The extent to which the light waves reach and flow might well be called the lighted or luminous field, and in that field the effect of the aetherial light waves would be manifested and seen.

Now, in a similar manner, when any body is electrified, the electric waves spread out on every side of the electrified body, and the extent to which the waves spread out form what is known as an electric field.

So that an electric field may be defined as any region or space in which electric energy is manifested by means of the aetherial electric waves, and across which induction may take place.

Thus, for example, let E be an electrified body (Fig. 9), then it will generate electric waves which will speed from the body with a velocity equal to that of light. If the body be a sphere, then the waves will be spherical in shape, and will proceed from the generating source in the shape of concentric spheres as indicated in the figure. Before proceeding any further, it is necessary that we should look at the electric field from the physical aspect, with a view to discover something of what takes place therein. As has already been indicated, all electric phenomena are due to motions of the universal Aether.

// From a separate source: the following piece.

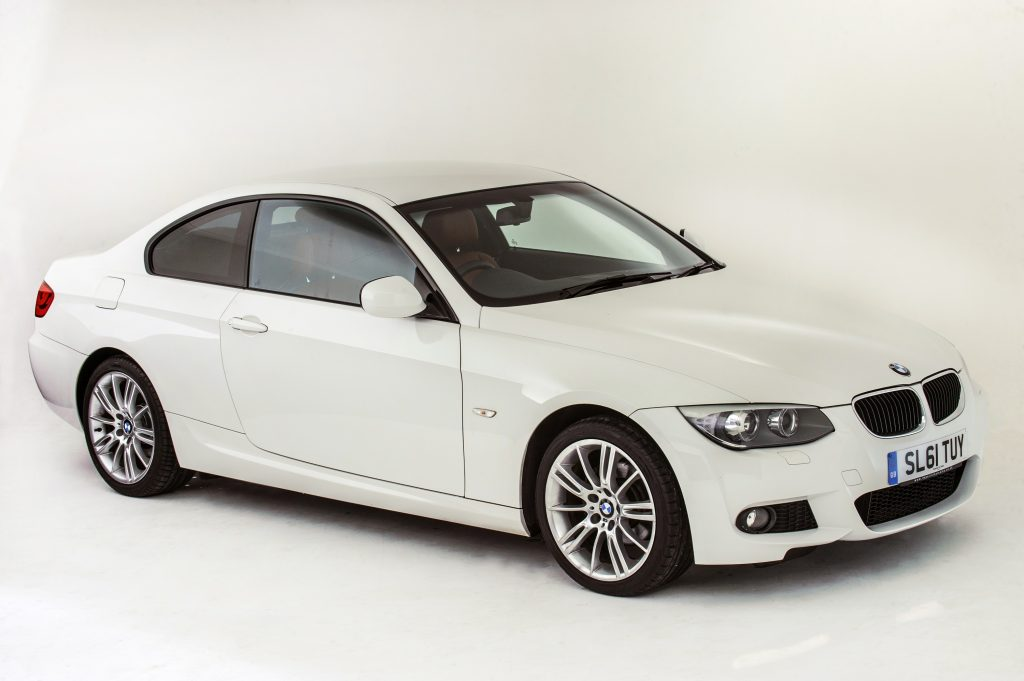 A white 2011 BMW 335i coupe is a hell of a luxury car, seen here in white shot from the front 3/4 view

It was left for Faraday to give us a true conception of an electric field, and for Maxwell to perfect that conception and give us a physical aspect of the same. Faraday conceived that stretching out from a magnet or electrified body through space, that is, through the Aether, were what he called “Lines of Force,” and that these lines of force indicated not only the direction of the magnetic and electric forces, but also their intensity or power.

Where the lines of force were closest together, there the electric or magnetic energy was the greatest and most intense; and where they were the farthest apart, there the field was weakest in energy. An illustration of the magnetic lines of force may be obtained by placing a piece of paper over a magnet, and then strewing iron filings over the same, when it will be seen that the iron filings will arrange themselves in certain curved lines, which Faraday called Magnetic Lines of Force. In this way Faraday mapped out the lines of force, relative not only to single magnets, but also to magnets with poles placed in various positions relatively to poles of other magnets.

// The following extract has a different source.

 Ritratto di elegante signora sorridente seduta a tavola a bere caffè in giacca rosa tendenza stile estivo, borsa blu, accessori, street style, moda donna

Now as there are lines of force which reveal the intensity and direction of the magnetic energy, so there are lines of force radiating out from electrified bodies which reveal the intensity and power of the electric field. The electric lines of force are radial, and are shown in the figure (Fig. 9) by the straight lines D F, D H, D K.

If an electrified pith ball, for example, be hung up in a room, then the lines of force, which extend from the ball, indicate the stress in the Aether surrounding the pith ball, so that if a hair be placed across these lines of force, any movement of the pith ball will be indicated by the motion of the hair.

It was Clerk Maxwell, however, who gave to the world a true physical conception of Faraday's Lines of Force, in his paper on “Physical Lines of Force.”[24]